++++ ROWS ++++

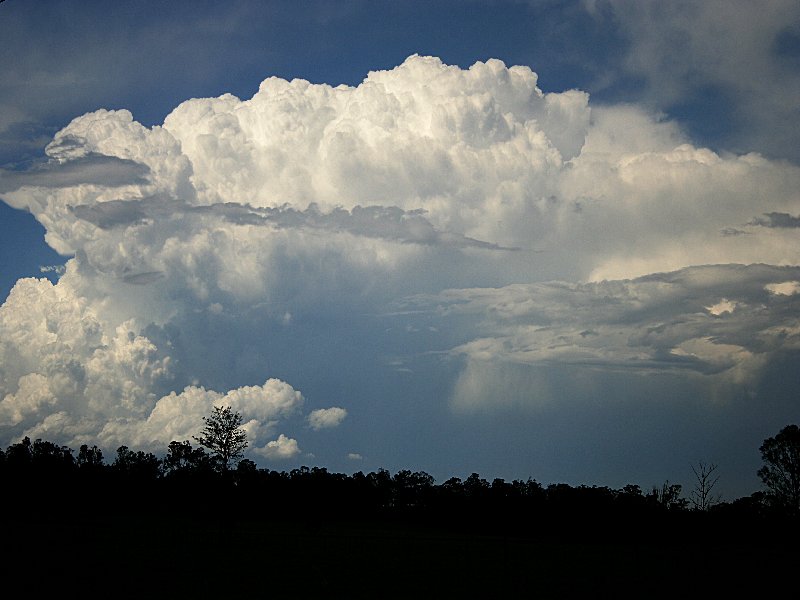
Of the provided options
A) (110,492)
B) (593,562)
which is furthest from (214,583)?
(110,492)

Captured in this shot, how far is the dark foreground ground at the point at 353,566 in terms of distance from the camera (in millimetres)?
43062

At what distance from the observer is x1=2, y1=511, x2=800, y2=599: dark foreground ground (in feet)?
141

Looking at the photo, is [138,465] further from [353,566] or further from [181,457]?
[353,566]

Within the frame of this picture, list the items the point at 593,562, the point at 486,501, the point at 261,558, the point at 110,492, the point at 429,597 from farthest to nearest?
1. the point at 486,501
2. the point at 110,492
3. the point at 593,562
4. the point at 261,558
5. the point at 429,597

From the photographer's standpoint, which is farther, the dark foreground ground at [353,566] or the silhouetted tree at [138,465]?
the silhouetted tree at [138,465]

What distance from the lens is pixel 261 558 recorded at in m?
56.2

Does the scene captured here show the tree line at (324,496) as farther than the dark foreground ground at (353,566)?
Yes

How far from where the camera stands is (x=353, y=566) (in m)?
55.2

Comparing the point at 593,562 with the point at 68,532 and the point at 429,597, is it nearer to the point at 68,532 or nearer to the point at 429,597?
the point at 429,597

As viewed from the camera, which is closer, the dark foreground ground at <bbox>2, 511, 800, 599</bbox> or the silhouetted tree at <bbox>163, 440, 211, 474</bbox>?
the dark foreground ground at <bbox>2, 511, 800, 599</bbox>

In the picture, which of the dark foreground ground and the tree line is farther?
the tree line

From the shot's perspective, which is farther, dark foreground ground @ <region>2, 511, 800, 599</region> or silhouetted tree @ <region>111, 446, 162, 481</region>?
silhouetted tree @ <region>111, 446, 162, 481</region>

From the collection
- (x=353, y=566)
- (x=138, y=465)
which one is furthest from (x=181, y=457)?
(x=353, y=566)

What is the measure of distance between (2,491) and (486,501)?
2759 inches
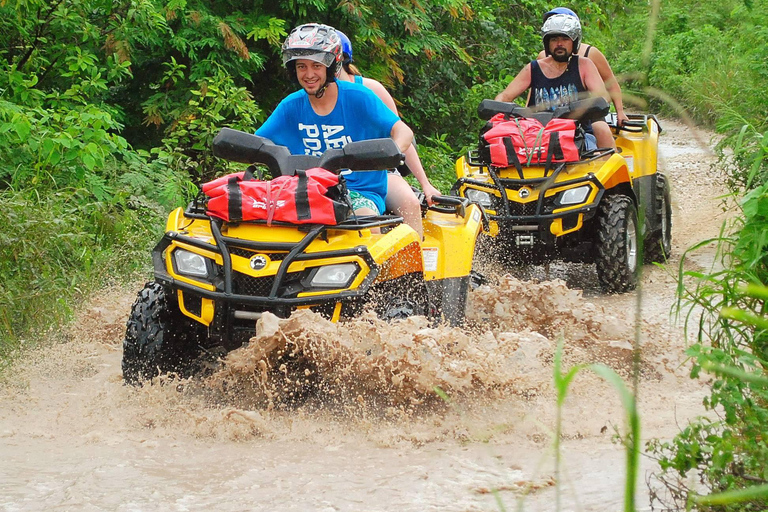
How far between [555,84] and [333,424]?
5.25 meters

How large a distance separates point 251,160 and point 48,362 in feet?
5.60

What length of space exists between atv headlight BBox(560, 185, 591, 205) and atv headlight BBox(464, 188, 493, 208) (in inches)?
23.7

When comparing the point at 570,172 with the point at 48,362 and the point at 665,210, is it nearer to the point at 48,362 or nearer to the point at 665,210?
the point at 665,210

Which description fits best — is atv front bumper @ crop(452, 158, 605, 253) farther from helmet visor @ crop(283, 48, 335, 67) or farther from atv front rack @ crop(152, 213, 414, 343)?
atv front rack @ crop(152, 213, 414, 343)

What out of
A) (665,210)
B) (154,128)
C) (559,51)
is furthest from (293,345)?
(154,128)

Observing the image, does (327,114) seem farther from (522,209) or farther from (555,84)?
(555,84)

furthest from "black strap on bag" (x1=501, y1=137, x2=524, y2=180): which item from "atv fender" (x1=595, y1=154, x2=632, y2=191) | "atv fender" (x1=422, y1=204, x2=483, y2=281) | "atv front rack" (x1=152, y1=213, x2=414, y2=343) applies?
"atv front rack" (x1=152, y1=213, x2=414, y2=343)

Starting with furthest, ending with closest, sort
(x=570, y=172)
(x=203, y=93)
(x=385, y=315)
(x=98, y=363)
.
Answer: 1. (x=203, y=93)
2. (x=570, y=172)
3. (x=98, y=363)
4. (x=385, y=315)

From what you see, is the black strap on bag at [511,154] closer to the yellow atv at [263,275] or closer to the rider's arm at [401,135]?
the rider's arm at [401,135]

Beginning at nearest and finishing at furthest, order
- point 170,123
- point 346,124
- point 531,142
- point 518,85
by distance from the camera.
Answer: point 346,124 < point 531,142 < point 518,85 < point 170,123

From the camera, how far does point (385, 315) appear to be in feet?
15.8

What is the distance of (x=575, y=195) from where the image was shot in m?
7.80

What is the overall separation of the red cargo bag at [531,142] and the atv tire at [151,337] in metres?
3.83

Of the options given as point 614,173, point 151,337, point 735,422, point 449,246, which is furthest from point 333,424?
point 614,173
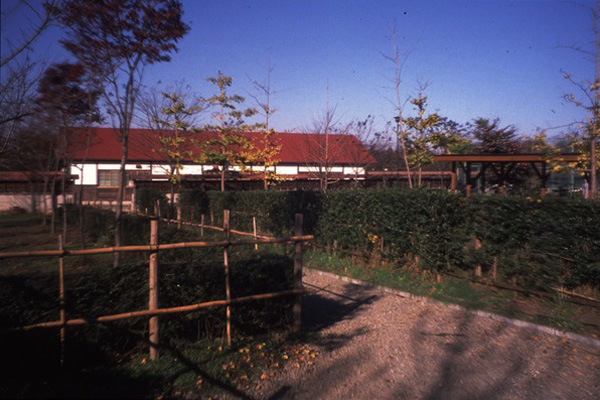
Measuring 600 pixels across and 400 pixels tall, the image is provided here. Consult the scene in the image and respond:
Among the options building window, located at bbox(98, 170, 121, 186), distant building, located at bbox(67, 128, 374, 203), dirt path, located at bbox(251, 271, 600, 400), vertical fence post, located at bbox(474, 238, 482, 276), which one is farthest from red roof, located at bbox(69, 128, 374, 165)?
vertical fence post, located at bbox(474, 238, 482, 276)

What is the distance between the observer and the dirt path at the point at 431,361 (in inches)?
155

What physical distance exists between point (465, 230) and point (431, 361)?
3808 mm

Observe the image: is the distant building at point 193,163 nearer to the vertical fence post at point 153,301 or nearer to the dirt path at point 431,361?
the vertical fence post at point 153,301

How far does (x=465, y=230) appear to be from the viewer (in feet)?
25.5

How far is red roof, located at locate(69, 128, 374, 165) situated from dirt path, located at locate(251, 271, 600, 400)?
9702 mm

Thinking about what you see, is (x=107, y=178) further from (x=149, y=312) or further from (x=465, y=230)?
(x=149, y=312)

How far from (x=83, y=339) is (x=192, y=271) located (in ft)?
4.26

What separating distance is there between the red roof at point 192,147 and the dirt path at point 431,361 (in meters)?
9.70

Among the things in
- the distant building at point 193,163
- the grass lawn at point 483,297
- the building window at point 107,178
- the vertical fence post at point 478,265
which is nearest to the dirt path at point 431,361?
the grass lawn at point 483,297

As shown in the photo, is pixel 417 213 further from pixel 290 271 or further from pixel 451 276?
pixel 290 271

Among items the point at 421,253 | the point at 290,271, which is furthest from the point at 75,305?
the point at 421,253

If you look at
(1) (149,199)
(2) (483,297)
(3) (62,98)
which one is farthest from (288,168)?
(2) (483,297)

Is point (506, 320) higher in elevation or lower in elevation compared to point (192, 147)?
lower

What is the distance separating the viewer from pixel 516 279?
6.90 metres
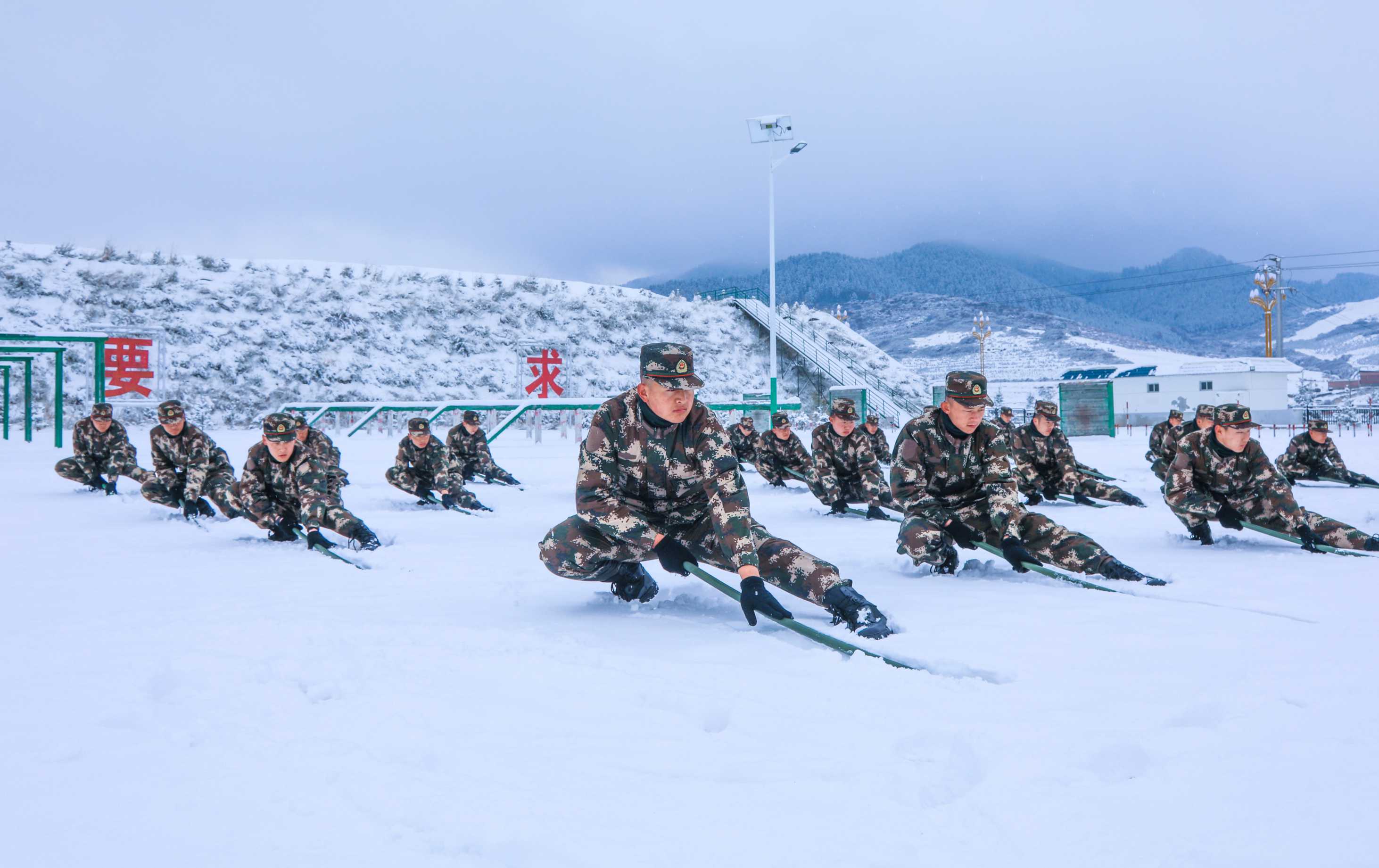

++++

§ TASK TO COMPLETE
Gather every line above that contains the string "separating".

§ EXERCISE OUTPUT
What separating distance is there between the red roof at point 192,147 and the dirt path at point 431,361 (in meters)?
What is the distance separating the viewer from pixel 516 279?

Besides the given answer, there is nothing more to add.